Romain Claude : Le nom Splashteam existe depuis une dizaine d’années, et représentait au départ l’équipe derrière le jeu Splasher sorti en 2017. C’est ensuite en 2020, après une petite année de travail sur Tinykin, que nous avons officiellement co-créé le studio à Montpellier, avec Marie Marquet. Aujourd’hui nous sommes une dizaine de personnes au travail sur un troisième jeu.
PlayStation Inside : Quel est votre rôle, à toi et Marie, dans le studio et vis-à-vis de Tinykin ? En amont lors des processus de réflexion puis de conception du jeu, mais aussi après la sortie du titre.
Romain Claude : J’endosse un rôle assez polyvalent, allant du game design au level design, en passant par la programmation, la gestion de projet, l’intégration sonore… Disons que la majeure partie du temps je suis surtout le garant de la qualité du game design et du feeling de nos jeux, ayant construit au fil des années une bonne expertise en programmation gameplay (systèmes de jeu, contrôles, caméra etc.) et en level design. Au-delà de la production, nous partageons aussi la direction du studio avec Marie.
Marie Marquet : Tout comme Romain, j’ai plusieurs casquettes. Ma mission principale est celle d’assurer la cohérence narrative et graphique sur le jeu. Je fais aussi beaucoup de gestion de projet, de gestion d’entreprise. Pour ce qui est de la technique, je suis animatrice 2D. J’ai animé tous les PNJs de Tinykin, c’était ma mission préférée.
PlayStation Inside : La genèse de Tinykin remonte à la Global Game Jam de 2019, peux-tu nous en dire plus à ce sujet ?
Romain Claude : Le sujet de la game jam était une question : “What does home mean to you?”. Nous sommes alors partis avec l’équipe initiale du projet sur la notion de zone de confort, représentée dans le jeu par une bulle géante. Le jeu s’appelait “Bubble Town”, et le but était de sortir de la bulle pour aller chercher d’autres personnages perdus dans une forêt sombre et menaçante, encerclant le campement-bulle. On discernait déjà à l’époque les balbutiements de ce qu’allait être le jeu, même si Tinykin est très différent, avec notamment un reboot fin 2019. Car oui, au départ, ce n’était pas du tout un plateformer 3D !

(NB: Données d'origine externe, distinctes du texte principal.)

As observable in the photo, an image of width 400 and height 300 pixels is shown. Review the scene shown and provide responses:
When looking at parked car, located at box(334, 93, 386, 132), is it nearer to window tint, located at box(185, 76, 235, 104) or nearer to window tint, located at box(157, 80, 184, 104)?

PlayStation Inside : Comment avez-vous procédé pour créer des micro-histoires dans chaque monde et des « saynètes » avec des personnages aux noms si bien référencés ? Cela apporte un côté très humoristique au jeu, que nous avons beaucoup apprécié !
Marie Marquet : Dans un premier temps, on a commencé par poser l’histoire générale du jeu, le lore. Puis, on s’est amusé à imaginer des situations complètement loufoques avec des thèmes par pièces de la maison. En fait, par étape, ça donne à peu près ça : je réfléchis à une idée sous ma douche ou dans une pièce plongée dans le noir, j’en parle à mes collègues, voir si ça les fait rire. Et si c’est le cas, c’est parti ! On créait la quête associée. Pour ce qui est des micro-scénettes, notre scénariste (Benoît) et moi, on passait des heures à rigoler sur des situations absurdes, on a grandi ensemble, on a le même humour, alors ça allait très vite ! Ensuite, c’est surtout lui qui trouvait des références et qui nous proposait ses meilleures blagues. Ce mec a une culture incroyable et c’était un grand plus pour Tinykin.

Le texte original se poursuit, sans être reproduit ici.